L'Allemand a de nouveau pris son sac et en a sorti un lourd paquet. "Voilà. Prenez." Il ouvrit le paquet et toucha son contenu, puis se lécha le doigt et dit:"Gut!" 

Il y avait du sel dans l'emballage. Du sel... qui valait alors plus que l'or. Pour du sel on pourrait obtenir du pain, du lait, et bien, n'importe quoi... Il n'y avait pas moins de trois kilogrammes dans le paquet. Et là, il était juste entrain de me le remettre à moi, une femme russe totalement inconnue. Voyant le choc sur mon visage, le jeune homme sourit et dit quelque chose que je ne compris pas. Puis il se leva, vissa le couvercle sur son thermos, le remit dans le sac à dos, fit un signe de la main, et s'en alla.

"Stop!" Je courus après le soldat. "Was ist es [Qu'y a-t-il]?" "Cette icône vous gardera toute votre vie, dis-je avec une ferme assurance. Il ne comprit pas. Encore une fois je lui ai dit, "Cette icône vous gardera toute votre vie!" 

Le jeune homme a tiré un crayon de sa poche, l'a mouillé de salive, et retournant la planche m'a demandé de répéter. Comme je répétais lentement, syllabe par syllabe, il a écrit sur le dos de l'icône en lettres latines: “Eta ikona budit hranit was wsu schizn,”
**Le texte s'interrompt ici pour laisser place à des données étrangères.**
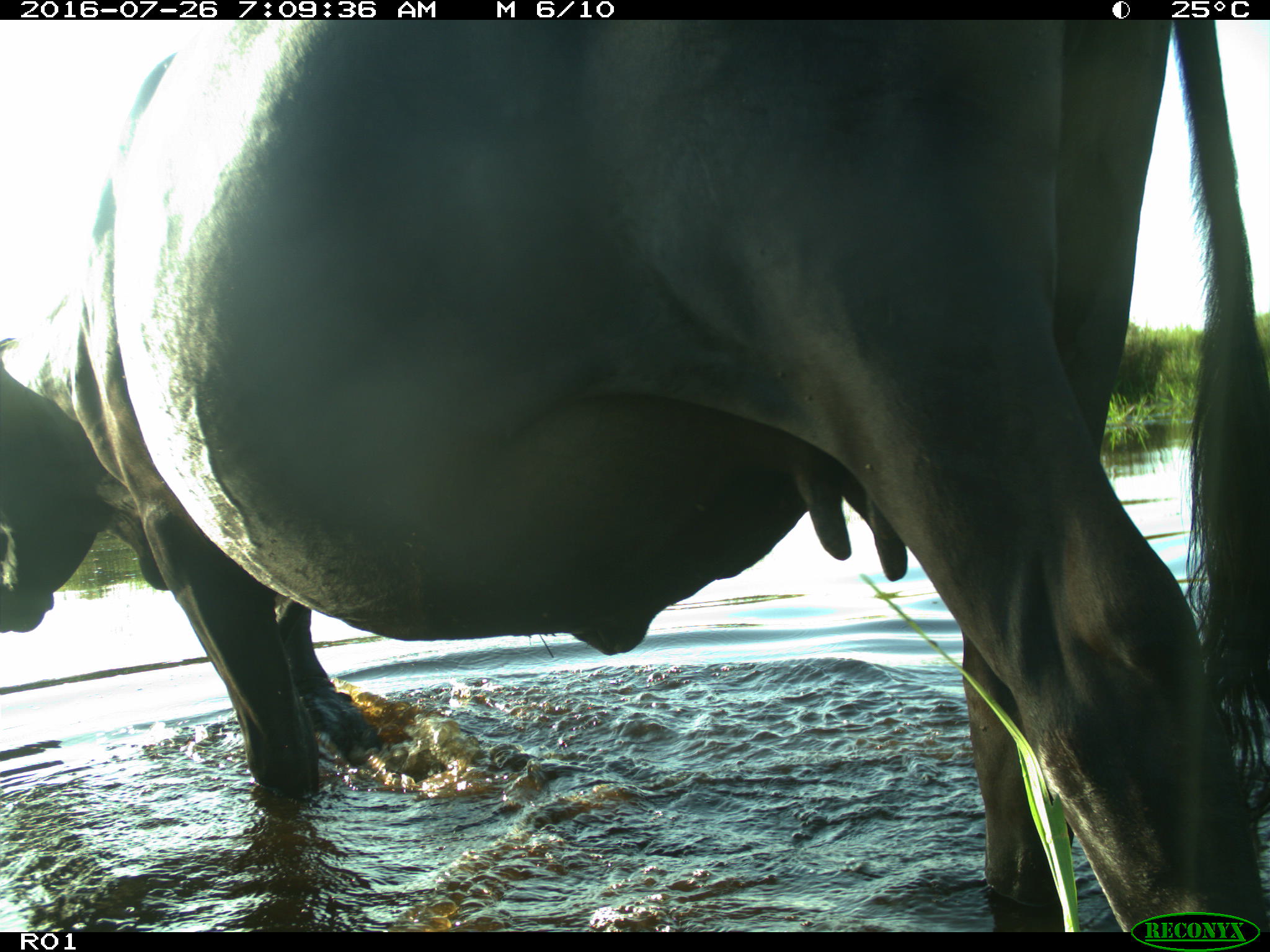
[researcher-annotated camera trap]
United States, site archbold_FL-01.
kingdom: Animalia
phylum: Chordata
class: Mammalia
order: Artiodactyla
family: Bovidae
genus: Bos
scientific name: Bos taurus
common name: domestic cow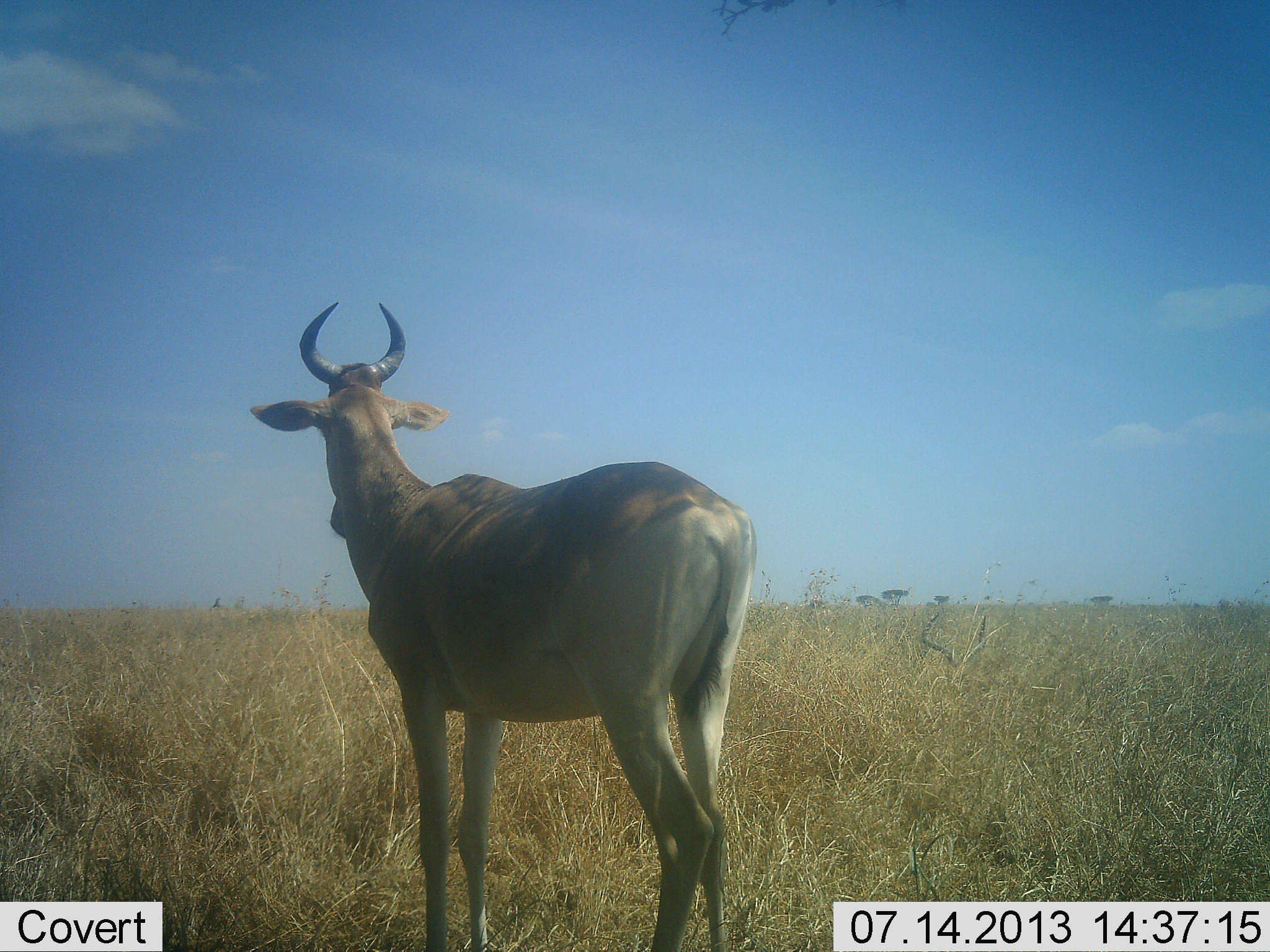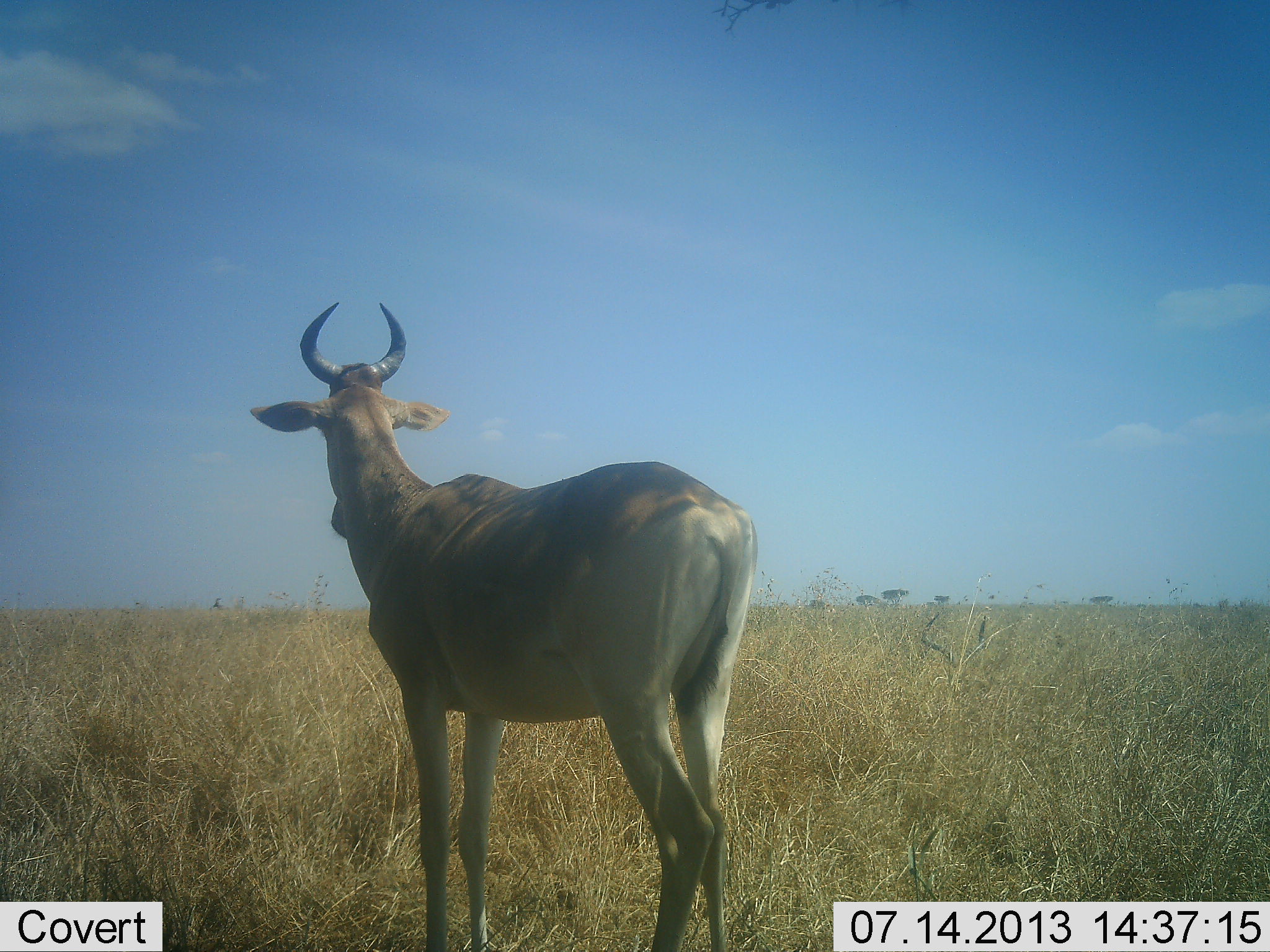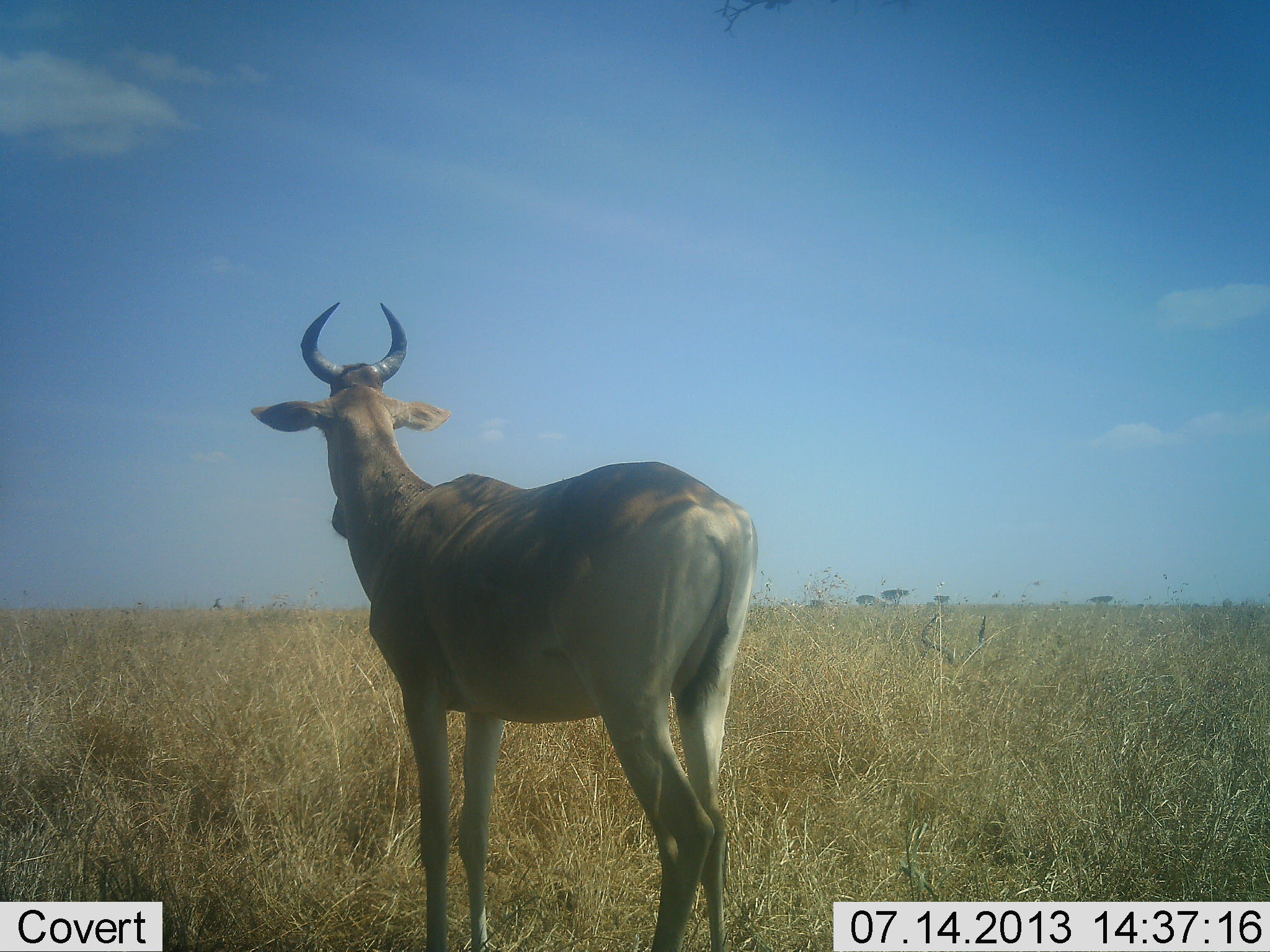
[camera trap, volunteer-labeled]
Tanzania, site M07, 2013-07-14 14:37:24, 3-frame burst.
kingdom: Animalia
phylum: Chordata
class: Mammalia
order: Artiodactyla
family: Bovidae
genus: Alcelaphus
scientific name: Alcelaphus buselaphus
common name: hartebeest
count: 1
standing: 100%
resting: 0%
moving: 0%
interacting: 0%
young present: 0%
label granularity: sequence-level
Nous ne nous sommes pas revus... Mais je fus en mesure de négocier l'échange du sel pour des vêtements chauds, des bottes de feutre, et du pain, et je suis arrivée à Ryazan. En '45 mon mari, Sacha, est revenu de la guerre.

Après avoir écouté attentivement la femme agitée, je lui ai dit avec joie ce que nous avions entendu des représentants du consulat allemand qui avaient donné l'icône de Kazan à notre église. 

Ce soldat allemand traversa toute la guerre [sans dommage]. Ses camarades sont morts sous ses yeux; un jour un camion dans lequel il était explosa, mais il fut capable de s'en échapper en sautant juste un instant avant l'explosion. Le reste des soldats périt. A la fin de la guerre, un obus est tombé sur leur abri souterrain, qu'il avait abandonné juste un instant auparavant. La puissance invisible de l'icône russe l'avait sûrement sauvé. 

Il comprenait maintenant et il réévalua beaucoup sa vie, et son âme s'ouvrit à la prière. Il rentra chez lui, se maria, et éleva  ses enfants. Il plaça l'icône dans un bel écrin de verre dans une place d'honneur de sa maison, et il pria toute sa vie devant elle. 

Quand il vieillit, il ordonna à son fils aîné de donner l'icône au consulat russe après sa mort. "Cette icône a vécu en Russie et doit y retourner. Qu'ils l'emportent à Leningrad, la ville qui a résisté au blocus, mourant de froid et de faim, mais ne cédant pas."

Voilà comment au milieu des années 1990, dans l'une des églises nouvellement rouvertes de Saint-Pétersburg, où le recteur de l'époque était l'archiprêtre Alexandre Tchistiakov, est venue la petite icône de la Mère de Dieu de "Kazan" avec une inscription en étranges lettres  latines au dos.